**EXTRACTED ENTRIES**
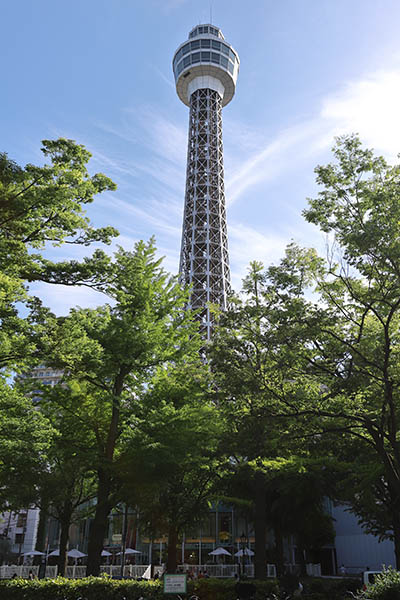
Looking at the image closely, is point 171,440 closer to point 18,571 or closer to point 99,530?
point 99,530

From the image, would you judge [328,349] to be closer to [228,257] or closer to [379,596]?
[379,596]

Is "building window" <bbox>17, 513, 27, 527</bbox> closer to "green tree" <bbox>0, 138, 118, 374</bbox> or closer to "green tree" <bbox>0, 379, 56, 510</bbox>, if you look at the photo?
"green tree" <bbox>0, 379, 56, 510</bbox>

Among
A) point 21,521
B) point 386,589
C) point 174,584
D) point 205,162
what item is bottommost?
point 174,584

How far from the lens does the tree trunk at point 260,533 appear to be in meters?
20.1

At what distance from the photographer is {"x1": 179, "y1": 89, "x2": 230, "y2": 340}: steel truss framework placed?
82.6 meters

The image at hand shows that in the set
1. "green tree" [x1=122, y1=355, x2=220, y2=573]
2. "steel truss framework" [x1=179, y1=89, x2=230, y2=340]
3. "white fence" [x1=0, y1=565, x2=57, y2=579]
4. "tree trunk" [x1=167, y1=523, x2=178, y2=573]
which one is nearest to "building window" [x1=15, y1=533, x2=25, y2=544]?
"steel truss framework" [x1=179, y1=89, x2=230, y2=340]

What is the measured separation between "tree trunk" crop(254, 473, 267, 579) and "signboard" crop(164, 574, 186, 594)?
27.0 ft

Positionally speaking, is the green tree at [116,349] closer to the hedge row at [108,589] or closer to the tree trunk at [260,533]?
the hedge row at [108,589]

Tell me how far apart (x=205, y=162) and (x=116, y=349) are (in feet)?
260

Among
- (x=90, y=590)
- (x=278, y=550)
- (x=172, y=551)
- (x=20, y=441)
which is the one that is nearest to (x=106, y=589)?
(x=90, y=590)

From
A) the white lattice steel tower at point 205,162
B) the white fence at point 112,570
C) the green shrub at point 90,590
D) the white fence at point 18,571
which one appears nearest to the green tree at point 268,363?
the green shrub at point 90,590

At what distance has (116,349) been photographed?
1706cm

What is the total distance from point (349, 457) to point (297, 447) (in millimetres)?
6006

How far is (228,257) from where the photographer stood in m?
87.4
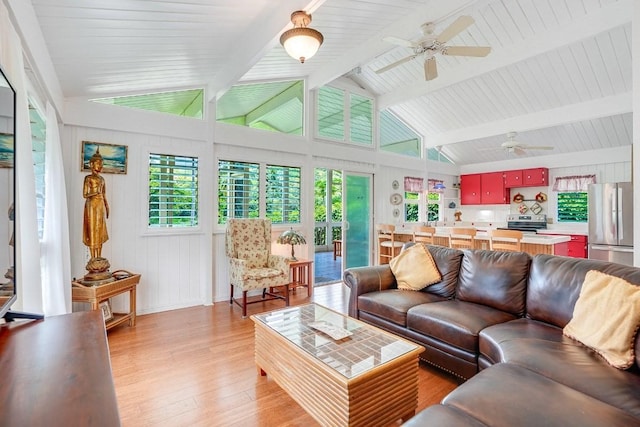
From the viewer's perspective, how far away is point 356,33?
12.5ft

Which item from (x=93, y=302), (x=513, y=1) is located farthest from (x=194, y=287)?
(x=513, y=1)

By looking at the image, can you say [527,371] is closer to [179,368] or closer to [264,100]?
[179,368]

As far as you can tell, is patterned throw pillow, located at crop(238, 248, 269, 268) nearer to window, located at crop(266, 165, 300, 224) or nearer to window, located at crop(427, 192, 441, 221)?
window, located at crop(266, 165, 300, 224)

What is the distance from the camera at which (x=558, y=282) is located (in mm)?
2215

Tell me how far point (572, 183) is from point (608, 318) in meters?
5.94

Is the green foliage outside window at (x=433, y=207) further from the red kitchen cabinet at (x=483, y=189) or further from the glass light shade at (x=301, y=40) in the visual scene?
the glass light shade at (x=301, y=40)

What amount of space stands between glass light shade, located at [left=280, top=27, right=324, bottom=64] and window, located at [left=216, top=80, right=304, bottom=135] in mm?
2336

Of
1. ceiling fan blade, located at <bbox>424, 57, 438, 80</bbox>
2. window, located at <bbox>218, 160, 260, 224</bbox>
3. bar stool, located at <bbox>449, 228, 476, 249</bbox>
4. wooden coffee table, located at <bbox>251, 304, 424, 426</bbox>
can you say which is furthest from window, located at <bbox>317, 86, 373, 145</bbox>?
wooden coffee table, located at <bbox>251, 304, 424, 426</bbox>

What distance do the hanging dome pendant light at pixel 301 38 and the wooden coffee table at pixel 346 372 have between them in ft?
6.60

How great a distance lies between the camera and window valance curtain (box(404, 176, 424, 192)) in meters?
6.78

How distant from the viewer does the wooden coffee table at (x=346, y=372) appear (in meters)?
1.56

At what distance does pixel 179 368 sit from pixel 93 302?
116cm

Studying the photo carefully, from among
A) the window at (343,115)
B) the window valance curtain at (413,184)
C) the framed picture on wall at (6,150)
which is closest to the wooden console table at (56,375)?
the framed picture on wall at (6,150)

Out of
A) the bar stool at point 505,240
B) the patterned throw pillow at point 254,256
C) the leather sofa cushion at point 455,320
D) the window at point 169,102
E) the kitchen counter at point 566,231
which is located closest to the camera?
the leather sofa cushion at point 455,320
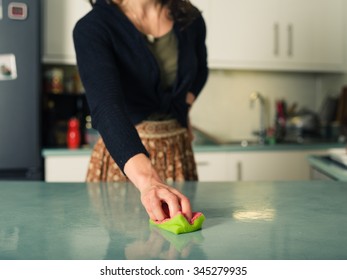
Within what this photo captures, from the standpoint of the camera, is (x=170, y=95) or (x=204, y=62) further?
(x=204, y=62)

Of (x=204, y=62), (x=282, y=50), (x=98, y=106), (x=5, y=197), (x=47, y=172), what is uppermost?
(x=282, y=50)

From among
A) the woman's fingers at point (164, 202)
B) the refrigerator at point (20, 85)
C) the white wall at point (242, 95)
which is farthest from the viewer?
the white wall at point (242, 95)

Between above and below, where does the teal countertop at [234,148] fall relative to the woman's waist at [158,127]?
below

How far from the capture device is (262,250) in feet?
2.36


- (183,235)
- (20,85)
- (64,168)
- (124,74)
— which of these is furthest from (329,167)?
(20,85)

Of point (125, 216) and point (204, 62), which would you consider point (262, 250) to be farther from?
point (204, 62)

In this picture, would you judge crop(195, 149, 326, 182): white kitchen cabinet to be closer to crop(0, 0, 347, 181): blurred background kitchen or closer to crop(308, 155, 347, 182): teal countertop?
crop(0, 0, 347, 181): blurred background kitchen

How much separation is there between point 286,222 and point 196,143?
210cm

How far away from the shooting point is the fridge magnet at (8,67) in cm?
259

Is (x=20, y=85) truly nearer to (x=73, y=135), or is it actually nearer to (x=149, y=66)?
(x=73, y=135)

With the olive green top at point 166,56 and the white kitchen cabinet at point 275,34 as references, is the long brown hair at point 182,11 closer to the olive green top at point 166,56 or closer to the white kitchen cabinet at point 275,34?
the olive green top at point 166,56

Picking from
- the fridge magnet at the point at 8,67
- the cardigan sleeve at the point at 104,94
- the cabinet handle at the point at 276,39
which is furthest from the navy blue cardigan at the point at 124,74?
the cabinet handle at the point at 276,39

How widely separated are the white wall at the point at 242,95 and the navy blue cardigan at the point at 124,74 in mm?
1578

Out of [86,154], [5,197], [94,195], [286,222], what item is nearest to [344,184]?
[286,222]
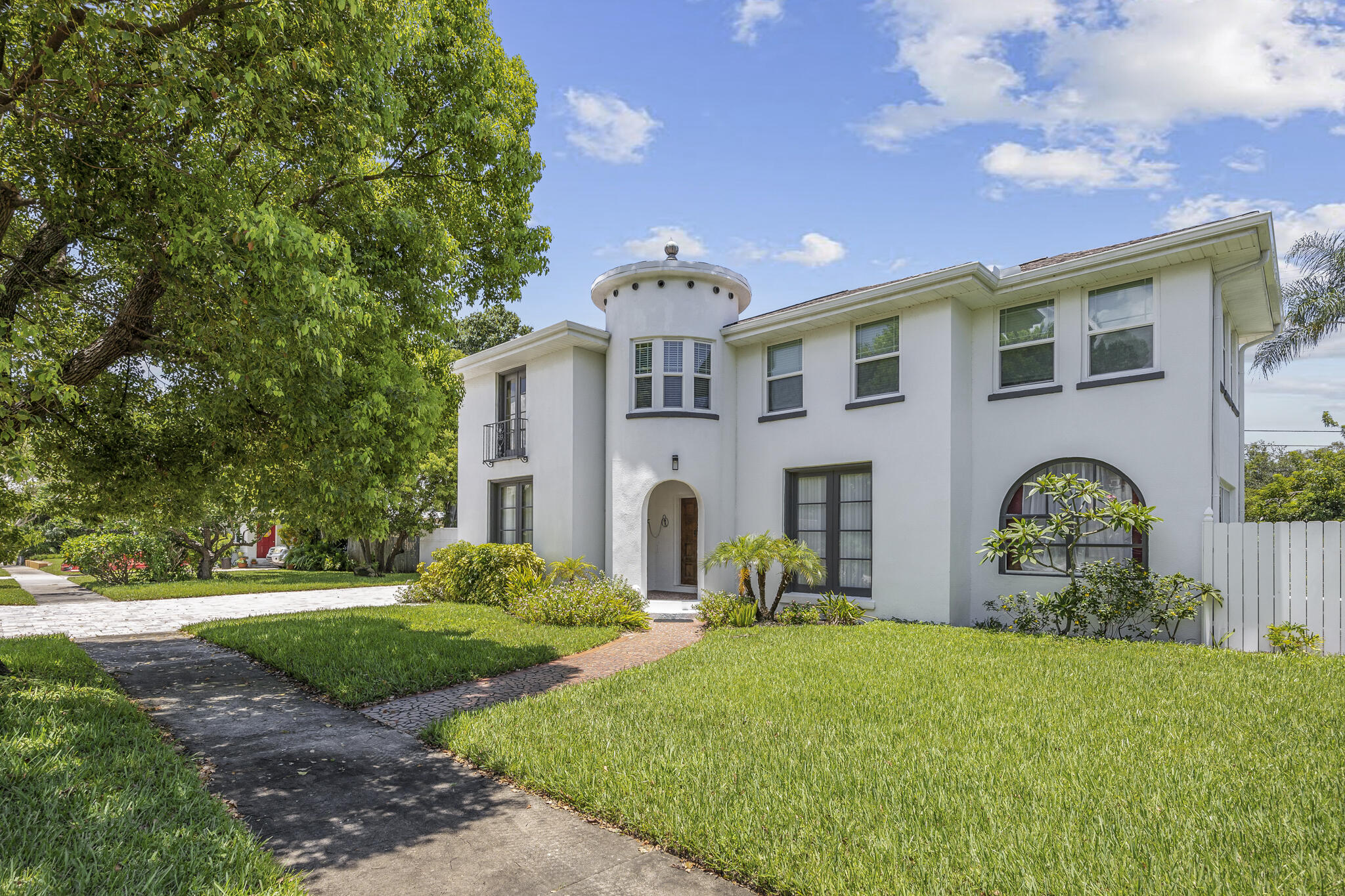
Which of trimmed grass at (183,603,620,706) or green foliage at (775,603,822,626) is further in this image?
green foliage at (775,603,822,626)

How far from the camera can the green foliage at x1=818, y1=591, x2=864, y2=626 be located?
1116cm

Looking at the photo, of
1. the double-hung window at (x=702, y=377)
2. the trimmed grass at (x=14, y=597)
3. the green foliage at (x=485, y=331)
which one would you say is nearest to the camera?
the double-hung window at (x=702, y=377)

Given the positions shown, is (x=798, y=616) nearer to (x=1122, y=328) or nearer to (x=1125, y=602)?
(x=1125, y=602)

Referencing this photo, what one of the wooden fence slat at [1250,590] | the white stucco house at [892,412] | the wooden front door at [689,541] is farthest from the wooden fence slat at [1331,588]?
the wooden front door at [689,541]

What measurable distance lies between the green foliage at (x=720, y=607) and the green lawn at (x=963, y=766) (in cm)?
309

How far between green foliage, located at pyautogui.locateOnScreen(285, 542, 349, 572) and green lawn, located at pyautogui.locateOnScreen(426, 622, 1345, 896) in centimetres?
1987

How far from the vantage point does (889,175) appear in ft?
35.8

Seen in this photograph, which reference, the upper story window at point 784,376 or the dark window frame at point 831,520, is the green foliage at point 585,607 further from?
the upper story window at point 784,376

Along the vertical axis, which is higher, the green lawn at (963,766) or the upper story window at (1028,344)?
the upper story window at (1028,344)

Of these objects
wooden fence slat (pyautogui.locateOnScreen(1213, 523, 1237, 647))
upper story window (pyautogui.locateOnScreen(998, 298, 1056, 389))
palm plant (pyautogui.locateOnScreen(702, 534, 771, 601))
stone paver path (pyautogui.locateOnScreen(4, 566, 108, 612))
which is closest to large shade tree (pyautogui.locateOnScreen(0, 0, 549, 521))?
palm plant (pyautogui.locateOnScreen(702, 534, 771, 601))

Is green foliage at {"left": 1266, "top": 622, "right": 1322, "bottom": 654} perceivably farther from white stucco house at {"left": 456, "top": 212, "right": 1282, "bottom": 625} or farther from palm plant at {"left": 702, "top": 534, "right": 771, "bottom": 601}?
palm plant at {"left": 702, "top": 534, "right": 771, "bottom": 601}

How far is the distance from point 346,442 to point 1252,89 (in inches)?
482

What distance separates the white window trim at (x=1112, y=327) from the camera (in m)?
9.86

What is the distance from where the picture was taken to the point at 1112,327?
10.3 metres
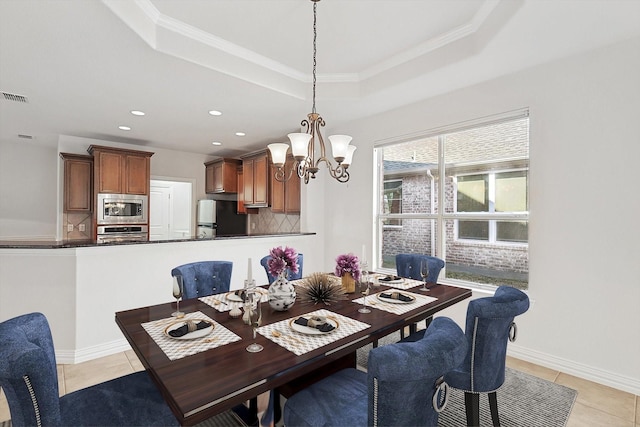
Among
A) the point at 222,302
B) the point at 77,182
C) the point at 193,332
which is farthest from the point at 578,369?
the point at 77,182

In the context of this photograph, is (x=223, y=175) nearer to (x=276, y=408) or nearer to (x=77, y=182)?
(x=77, y=182)

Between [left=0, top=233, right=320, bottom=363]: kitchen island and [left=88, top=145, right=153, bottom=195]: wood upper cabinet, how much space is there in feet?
6.84

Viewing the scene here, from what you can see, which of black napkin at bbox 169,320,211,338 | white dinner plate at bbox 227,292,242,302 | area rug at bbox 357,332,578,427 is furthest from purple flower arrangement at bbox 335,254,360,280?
black napkin at bbox 169,320,211,338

**GOAL**
Output only the lines from the one that contains "Is green foliage" to the end of the entries above, both end lines included, and drop the pictures.

**THE REPLY**
Is green foliage at {"left": 1266, "top": 622, "right": 1322, "bottom": 654} perceivably farther from white stucco house at {"left": 456, "top": 212, "right": 1282, "bottom": 625} or farther from palm plant at {"left": 702, "top": 534, "right": 771, "bottom": 601}?
palm plant at {"left": 702, "top": 534, "right": 771, "bottom": 601}

How far is the distance from point 346,442 to point 1252,89 (in inches)?
482

What distance separates the white window trim at (x=1112, y=327) from the camera (in m)?
9.86

What is the distance from where the picture was taken to the point at 1112,327?
10.3 metres
Among
A) the point at 222,302
B) the point at 77,182
C) the point at 193,332
which is farthest from the point at 578,369?
the point at 77,182

In the context of this photograph, is (x=223, y=175) nearer to (x=276, y=408) or nearer to (x=77, y=182)?
(x=77, y=182)

Between [left=0, top=233, right=320, bottom=363]: kitchen island and [left=88, top=145, right=153, bottom=195]: wood upper cabinet, how much space is there in feet?
6.84

Viewing the scene here, from what you can see, which of black napkin at bbox 169,320,211,338 | white dinner plate at bbox 227,292,242,302 | area rug at bbox 357,332,578,427 is furthest from purple flower arrangement at bbox 335,254,360,280?
black napkin at bbox 169,320,211,338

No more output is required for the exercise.